## Activity 1
In the NLR excerpt, who characterized the gene-for-gene concept in plant disease resistance, and in what decade?
## Activity 2
Print the part of the NLR excerpt starting at "Since the characterisation" and ending at "plant NLR proteins.".

Animal NLRs provide structural insights into plant NLR function

Since the characterisation of the gene-for-gene concept in plant disease resistance by Flor in the 1940s, resistance (R) genes have played a central role in breeding resistant crops. Gene-for-gene resistance is now known to be the result of the effector-triggered immunity response in plants. Molecular characterisation of R proteins reveals that they function analogously to the intracellular NOD-like receptors (NLRs) of the animal innate immune system, and are therefore typically referred to as plant NLR proteins.

Model for signalling by cooperative assembly formation (SCAF) of plant NLRs.

## Source data
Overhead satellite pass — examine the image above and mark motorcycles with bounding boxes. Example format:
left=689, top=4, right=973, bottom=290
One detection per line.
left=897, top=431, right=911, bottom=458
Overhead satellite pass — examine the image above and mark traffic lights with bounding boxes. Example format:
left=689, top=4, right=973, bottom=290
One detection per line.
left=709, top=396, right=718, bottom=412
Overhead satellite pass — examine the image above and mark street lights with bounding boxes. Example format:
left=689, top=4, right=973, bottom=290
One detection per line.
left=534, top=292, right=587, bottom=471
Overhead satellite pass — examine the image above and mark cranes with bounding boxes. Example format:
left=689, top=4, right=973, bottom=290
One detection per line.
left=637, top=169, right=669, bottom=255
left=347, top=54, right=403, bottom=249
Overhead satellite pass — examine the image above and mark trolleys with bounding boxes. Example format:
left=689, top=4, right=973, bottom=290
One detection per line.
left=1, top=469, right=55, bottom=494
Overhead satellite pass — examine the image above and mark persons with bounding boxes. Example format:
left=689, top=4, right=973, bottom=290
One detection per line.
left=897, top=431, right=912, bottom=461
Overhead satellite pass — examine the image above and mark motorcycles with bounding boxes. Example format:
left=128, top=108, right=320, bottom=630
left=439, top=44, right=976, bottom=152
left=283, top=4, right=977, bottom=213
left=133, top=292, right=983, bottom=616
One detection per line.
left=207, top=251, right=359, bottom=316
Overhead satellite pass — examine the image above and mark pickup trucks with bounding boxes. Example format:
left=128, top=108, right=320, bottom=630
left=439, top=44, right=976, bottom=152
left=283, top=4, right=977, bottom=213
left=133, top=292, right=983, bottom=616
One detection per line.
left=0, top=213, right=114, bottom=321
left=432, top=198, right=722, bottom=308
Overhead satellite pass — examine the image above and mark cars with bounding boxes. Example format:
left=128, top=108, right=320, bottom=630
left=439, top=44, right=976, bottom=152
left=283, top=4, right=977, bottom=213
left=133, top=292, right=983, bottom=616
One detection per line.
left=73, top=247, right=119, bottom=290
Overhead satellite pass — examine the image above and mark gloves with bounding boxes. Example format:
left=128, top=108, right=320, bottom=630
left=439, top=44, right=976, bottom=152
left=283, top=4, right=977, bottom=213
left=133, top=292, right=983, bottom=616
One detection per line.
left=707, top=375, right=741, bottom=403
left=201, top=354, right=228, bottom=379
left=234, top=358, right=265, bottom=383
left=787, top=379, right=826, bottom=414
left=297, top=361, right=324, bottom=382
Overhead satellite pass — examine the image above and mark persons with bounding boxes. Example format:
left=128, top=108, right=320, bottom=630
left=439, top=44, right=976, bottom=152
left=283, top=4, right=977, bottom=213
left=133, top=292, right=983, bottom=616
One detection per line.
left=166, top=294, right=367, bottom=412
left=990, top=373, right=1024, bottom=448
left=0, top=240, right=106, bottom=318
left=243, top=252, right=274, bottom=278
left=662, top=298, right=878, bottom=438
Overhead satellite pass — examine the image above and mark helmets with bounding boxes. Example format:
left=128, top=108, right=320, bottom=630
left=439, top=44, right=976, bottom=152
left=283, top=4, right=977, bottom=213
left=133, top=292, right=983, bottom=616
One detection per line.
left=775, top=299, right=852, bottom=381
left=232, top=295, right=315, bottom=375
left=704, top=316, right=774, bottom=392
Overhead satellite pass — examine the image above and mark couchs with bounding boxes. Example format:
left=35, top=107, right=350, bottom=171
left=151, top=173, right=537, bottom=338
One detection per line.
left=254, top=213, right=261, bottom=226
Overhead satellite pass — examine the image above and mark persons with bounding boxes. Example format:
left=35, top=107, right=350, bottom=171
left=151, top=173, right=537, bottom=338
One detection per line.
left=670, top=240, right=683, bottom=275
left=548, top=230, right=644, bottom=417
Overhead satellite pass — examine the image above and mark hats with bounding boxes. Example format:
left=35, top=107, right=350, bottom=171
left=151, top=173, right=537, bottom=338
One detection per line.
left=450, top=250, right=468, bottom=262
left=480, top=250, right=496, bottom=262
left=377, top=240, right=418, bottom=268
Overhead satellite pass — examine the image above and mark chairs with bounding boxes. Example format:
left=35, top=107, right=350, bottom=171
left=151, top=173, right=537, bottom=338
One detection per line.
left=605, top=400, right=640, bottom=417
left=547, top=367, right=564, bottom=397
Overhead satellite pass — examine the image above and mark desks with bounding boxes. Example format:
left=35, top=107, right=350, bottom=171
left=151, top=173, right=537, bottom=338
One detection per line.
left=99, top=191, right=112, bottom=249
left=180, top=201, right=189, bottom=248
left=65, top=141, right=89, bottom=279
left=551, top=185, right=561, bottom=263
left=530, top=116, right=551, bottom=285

## Final answer 1
Flor, in the 1940s.

## Final answer 2
Since the characterisation of the gene-for-gene concept in plant disease resistance by Flor in the 1940s, resistance (R) genes have played a central role in breeding resistant crops. Gene-for-gene resistance is now known to be the result of the effector-triggered immunity response in plants. Molecular characterisation of R proteins reveals that they function analogously to the intracellular NOD-like receptors (NLRs) of the animal innate immune system, and are therefore typically referred to as plant NLR proteins.